An implementation of
Google MobileNet-V2 introduced in PyTorch. According to the authors,
MobileNet-V2 improves the state of the art performance of mobile models on multiple tasks and benchmarks. Its architecture is based on an inverted residual structure where the input and output of the residual block are thin bottleneck layers opposite to traditional residual models which use expanded representations in the input an MobileNetV2 uses lightweight depthwise convolutions to filter features in the intermediate expansion layer.
Link to the original paper: Inverted Residuals and Linear Bottlenecks: Mobile Networks for Classification, Detection and Segmentation
This implementation was made to be an example of a common deep learning software architecture. It's simple and designed to be very modular. All of the components needed for training and visualization are added.

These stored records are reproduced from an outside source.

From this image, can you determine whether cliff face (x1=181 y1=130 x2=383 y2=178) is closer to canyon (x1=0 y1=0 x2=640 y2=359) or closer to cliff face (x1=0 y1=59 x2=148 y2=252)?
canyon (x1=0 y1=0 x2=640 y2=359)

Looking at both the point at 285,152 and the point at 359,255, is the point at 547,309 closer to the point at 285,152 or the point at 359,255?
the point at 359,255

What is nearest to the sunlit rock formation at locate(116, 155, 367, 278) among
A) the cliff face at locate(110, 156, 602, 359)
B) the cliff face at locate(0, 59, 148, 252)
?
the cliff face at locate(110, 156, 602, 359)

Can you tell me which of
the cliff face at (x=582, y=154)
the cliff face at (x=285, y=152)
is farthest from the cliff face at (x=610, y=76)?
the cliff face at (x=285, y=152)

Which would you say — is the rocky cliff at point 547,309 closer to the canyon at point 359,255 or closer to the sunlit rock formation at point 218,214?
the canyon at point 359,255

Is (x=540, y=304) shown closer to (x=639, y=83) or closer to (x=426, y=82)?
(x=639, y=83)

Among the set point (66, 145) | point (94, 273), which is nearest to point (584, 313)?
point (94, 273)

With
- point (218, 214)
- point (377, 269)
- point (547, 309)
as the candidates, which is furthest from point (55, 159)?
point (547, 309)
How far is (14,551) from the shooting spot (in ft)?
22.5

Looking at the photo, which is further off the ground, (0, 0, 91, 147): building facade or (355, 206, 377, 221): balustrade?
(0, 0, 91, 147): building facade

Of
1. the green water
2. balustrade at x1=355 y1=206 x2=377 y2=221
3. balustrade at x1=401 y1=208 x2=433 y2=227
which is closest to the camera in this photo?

Inverted Residuals with Linear Bottlenecks
This project uses Python 3.5.3 and PyTorch 0.3.
pytorch 0.3 numpy 1.13.1 tqdm 4.15.0 easydict 1.7 matplotlib 2.0.2 tensorboardX 1.0
pip install -r requirements.txt
Train and Test
- Prepare your data, then create a dataloader class such as
- Create a .json config file for your experiments. Use the given .json config files as a reference.
python main.py config/<your-config-json-file>.json
Due to the lack of computational power. I trained on CIFAR-10 dataset as an example to prove correctness, and was able to achieve test top1-accuracy of 90.9%.
Tensorboard is integrated with the project using
tensorboardX library which proved to be very useful as there is no official visualization library in pytorch.
You can start it using:
tensorboard --logdir experimenets/<config-name>/summaries
These are the learning curves for the CIFAR-10 experiment.
Measuring FLOPS on this architecture to compare with other realtime architectures. PyTorch doesn't have a profiler like TensorFlow's. So, I'll be working on measuring FLOPS on my own.
This project is licensed under the Apache License 2.0 - see the LICENSE file for details.